I'm overseas for a few weeks so I've been watching the BBC. They've been running a story this week that is disappointing to me in that I think it's a little dumb and sensational. It makes me feel a little better about the US press and their lousy coverage of education issues.
The BBC reporting of a Sutton Trust Research Study is this:
Teachers who give
struggling pupils "lavish praise" could make them even less likely to
succeed, research into classroom tactics has suggested.
The Sutton Trust education charity has warned that many
strategies used by teachers have no evidence to show that they really
work.
Listening to this story, one is inclined to think of a country full of well-intentioned but naive teachers that are lavishing praise on students that don't deserve it. This cheapens the praise, convinces the kids that the teachers are clueless, and has all sorts of other counterproductive side effects.
But, the story never says that teachers are actually lavishing praise inappropriately. And, every teacher guide or textbook that I've read over the last 30 years makes the point that student feedback is important and should be done strategically. For instance, students effort and actual successes should be praised, the student himself (or herself) should not be over-praised. It's the effort or achievement which gets the note. Feedback should be specific and constructive. etc etc.

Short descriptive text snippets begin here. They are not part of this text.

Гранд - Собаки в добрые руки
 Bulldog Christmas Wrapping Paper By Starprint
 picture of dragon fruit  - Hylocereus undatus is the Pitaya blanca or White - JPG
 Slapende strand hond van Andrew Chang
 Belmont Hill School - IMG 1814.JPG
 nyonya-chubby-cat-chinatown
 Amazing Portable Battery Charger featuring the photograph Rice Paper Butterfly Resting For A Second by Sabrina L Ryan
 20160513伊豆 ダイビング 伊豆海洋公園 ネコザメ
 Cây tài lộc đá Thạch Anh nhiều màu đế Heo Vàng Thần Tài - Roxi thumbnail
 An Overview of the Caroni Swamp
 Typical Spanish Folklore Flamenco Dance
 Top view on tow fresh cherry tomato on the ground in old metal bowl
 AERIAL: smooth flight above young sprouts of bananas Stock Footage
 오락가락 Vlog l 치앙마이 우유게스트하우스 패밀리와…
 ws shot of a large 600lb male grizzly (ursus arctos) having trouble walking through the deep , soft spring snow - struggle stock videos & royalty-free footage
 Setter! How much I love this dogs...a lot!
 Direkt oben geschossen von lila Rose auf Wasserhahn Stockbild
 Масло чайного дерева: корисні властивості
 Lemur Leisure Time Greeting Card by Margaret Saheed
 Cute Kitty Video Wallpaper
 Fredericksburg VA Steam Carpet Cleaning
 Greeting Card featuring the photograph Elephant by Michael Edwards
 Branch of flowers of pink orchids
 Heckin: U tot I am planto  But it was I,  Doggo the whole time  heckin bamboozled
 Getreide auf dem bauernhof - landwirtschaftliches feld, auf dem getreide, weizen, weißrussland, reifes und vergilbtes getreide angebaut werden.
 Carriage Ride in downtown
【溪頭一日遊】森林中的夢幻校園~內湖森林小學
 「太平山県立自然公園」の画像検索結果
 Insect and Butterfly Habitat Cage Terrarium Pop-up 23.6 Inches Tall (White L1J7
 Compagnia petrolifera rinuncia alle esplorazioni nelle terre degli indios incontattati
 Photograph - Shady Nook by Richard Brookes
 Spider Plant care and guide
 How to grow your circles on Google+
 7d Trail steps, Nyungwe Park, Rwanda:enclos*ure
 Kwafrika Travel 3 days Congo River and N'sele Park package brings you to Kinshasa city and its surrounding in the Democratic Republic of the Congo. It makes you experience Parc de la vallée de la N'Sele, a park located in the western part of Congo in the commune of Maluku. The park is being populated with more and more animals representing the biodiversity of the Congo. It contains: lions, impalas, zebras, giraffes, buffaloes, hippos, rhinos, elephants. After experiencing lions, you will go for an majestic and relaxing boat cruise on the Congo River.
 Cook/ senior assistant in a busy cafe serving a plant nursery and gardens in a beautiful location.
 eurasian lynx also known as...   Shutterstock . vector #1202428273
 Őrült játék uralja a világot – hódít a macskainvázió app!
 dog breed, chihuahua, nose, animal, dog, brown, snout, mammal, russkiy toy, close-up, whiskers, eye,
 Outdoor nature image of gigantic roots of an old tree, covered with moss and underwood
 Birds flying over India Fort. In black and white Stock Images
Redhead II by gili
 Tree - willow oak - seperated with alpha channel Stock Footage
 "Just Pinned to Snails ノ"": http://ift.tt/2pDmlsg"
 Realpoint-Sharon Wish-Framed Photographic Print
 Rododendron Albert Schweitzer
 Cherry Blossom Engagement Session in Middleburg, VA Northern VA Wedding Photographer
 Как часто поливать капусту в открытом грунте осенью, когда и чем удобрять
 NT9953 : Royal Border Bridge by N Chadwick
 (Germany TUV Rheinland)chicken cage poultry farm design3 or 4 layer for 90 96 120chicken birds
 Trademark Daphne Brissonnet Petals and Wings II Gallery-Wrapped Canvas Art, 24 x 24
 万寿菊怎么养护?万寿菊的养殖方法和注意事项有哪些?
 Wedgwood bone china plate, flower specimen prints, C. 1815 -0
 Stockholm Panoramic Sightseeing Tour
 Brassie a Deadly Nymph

Now I haven't reach the original study so I don't know if the study suggests that teachers need retraining or not. My suspicion is that most educational researchers are pretty smart and so what they were studying were some nuances of feedback and praise in certain circumstances to see what worked better. But, I'm guessing, the BBC prefers to stay away from such technicalities and prefers the somewhat sensational story that the teachers need to stop handing our unwarranted praise. Since there is no basis for saying that, they just infer.
As I'm doing. I am infering about what they did but then, I'm a private American blogger writing primarily for my own amusement, not the British Broadcasting System. If I was, I'd be better.